Typical shark was squat, hoarse-voiced Max Chester (convictions for extortion, bookmaking, robbery), who walked into the offices of a Brooklyn plumbing supply manufacturer, Paul Claude, one day in 1954. Announced Max Chester: "I am going to unionize your shop." Testified fearful Paul Claude last week: "He wanted $2,000 to give me a contract that I can live with. I said, 'I haven't got $2,000.' He figured out with pencil and paper that a contract I couldn't live with would cost me $12,000. I could save myself $10,000, and I should be very grateful, he told me, that he is giving me $10,000."

Checks & Zippers. When Claude hesitated, Max Chester harassed him with threats, inquired pointedly about the health of Claude's children, reminded him that it was dangerous for children to play in the street. " 'They can get hit by a car.' It was always with the arm around my shoulder, and 'You have got to pay us off because you are mine and I own you.

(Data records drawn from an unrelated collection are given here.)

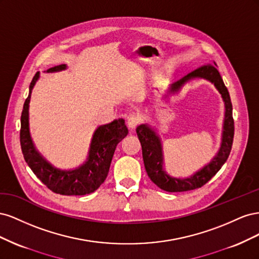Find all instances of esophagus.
Here are the masks:
<instances>
[{"instance_id":"esophagus-1","label":"esophagus","mask_w":259,"mask_h":259,"mask_svg":"<svg viewBox=\"0 0 259 259\" xmlns=\"http://www.w3.org/2000/svg\"><path fill=\"white\" fill-rule=\"evenodd\" d=\"M139 121H140V117H139L138 115H135V114L130 115L128 119H127V122H126L128 128L134 130V128L137 126V125H138Z\"/></svg>"}]
</instances>
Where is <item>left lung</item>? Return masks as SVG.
Listing matches in <instances>:
<instances>
[{
    "mask_svg": "<svg viewBox=\"0 0 259 259\" xmlns=\"http://www.w3.org/2000/svg\"><path fill=\"white\" fill-rule=\"evenodd\" d=\"M195 79H203L214 84L218 93L222 95L225 105V117L221 147H219L218 152L209 163L205 164L204 166L189 177L177 178L171 176L164 167L162 140L160 135L156 133V128L152 127L149 124H140L136 128L137 136L143 148V159L147 174L160 189L167 192L189 191L205 185L222 168L231 151L234 135L232 104L229 92L225 86L222 76L217 70L216 62H214V65H206L194 70L189 74L185 75L183 79L171 84L167 90V93L164 95V98H167L168 95L177 94L186 83Z\"/></svg>",
    "mask_w": 259,
    "mask_h": 259,
    "instance_id": "obj_1",
    "label": "left lung"
}]
</instances>
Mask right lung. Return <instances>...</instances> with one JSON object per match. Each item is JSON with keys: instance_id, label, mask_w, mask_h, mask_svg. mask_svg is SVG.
<instances>
[{"instance_id": "obj_1", "label": "right lung", "mask_w": 259, "mask_h": 259, "mask_svg": "<svg viewBox=\"0 0 259 259\" xmlns=\"http://www.w3.org/2000/svg\"><path fill=\"white\" fill-rule=\"evenodd\" d=\"M66 69V65H59L46 70V72H59ZM38 79L40 72H36L30 83L29 95L23 104L21 113L20 145L23 158L34 175L53 192L62 195L92 193L97 190L107 178L115 147L128 133L126 125L123 119L100 125L94 132L88 158L83 164L72 169L55 167L36 150L30 134L29 104L32 90Z\"/></svg>"}]
</instances>
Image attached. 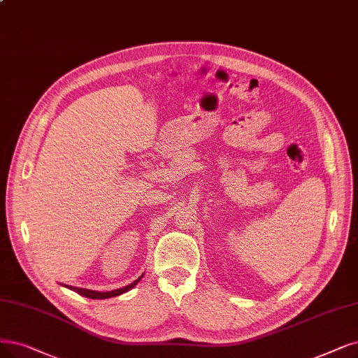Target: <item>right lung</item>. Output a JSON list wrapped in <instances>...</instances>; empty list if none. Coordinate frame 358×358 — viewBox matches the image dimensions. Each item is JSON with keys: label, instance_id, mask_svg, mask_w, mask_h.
I'll return each mask as SVG.
<instances>
[{"label": "right lung", "instance_id": "obj_1", "mask_svg": "<svg viewBox=\"0 0 358 358\" xmlns=\"http://www.w3.org/2000/svg\"><path fill=\"white\" fill-rule=\"evenodd\" d=\"M142 276H144V275H141L135 282H132L131 285H127V287H123V288H119V289H114V291H107V292H99V291L85 289V288H76V287H67V285H64V287L69 288V289H71V291L78 292V294L82 295V296L92 298V299H106V298L117 296V295H122V294H124V292H127V291H131L134 287H136V283L142 279Z\"/></svg>", "mask_w": 358, "mask_h": 358}]
</instances>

No matter where you are going to move, you are mine.' I was scared to death." In the end Claude paid Chester about $1,400 by cashing worthless checks for him.

Johnny Dio's man-eating sharks were everywhere, fanning out among makers of dog food, candy, zippers; they even swarmed around crucifix platers, printers, toilet-seat reconditioners, stone setters. In most instances the "organizers" operated under phony union local charters that were traceable to Dio, and ultimately to Teamster Union Big Shot Jimmy Hoffa.

Latching onto the 1,000 employees of Roto-Broil Corp. (electric broilers), one crooked local was so helpful as to allow the management (1956 gross: $10 million) to keep about $23,000 in check-off dues. In most other instances Dio-controlled "unions" were nothing beyond fronts for extortion thugs, who sent their worried victims into the arms of Equitable Research Associates, Inc. For handsome fees Equitable saw to it that employers were never bothered by Dio's union organizers. Equitable's boss: Johnny Dio.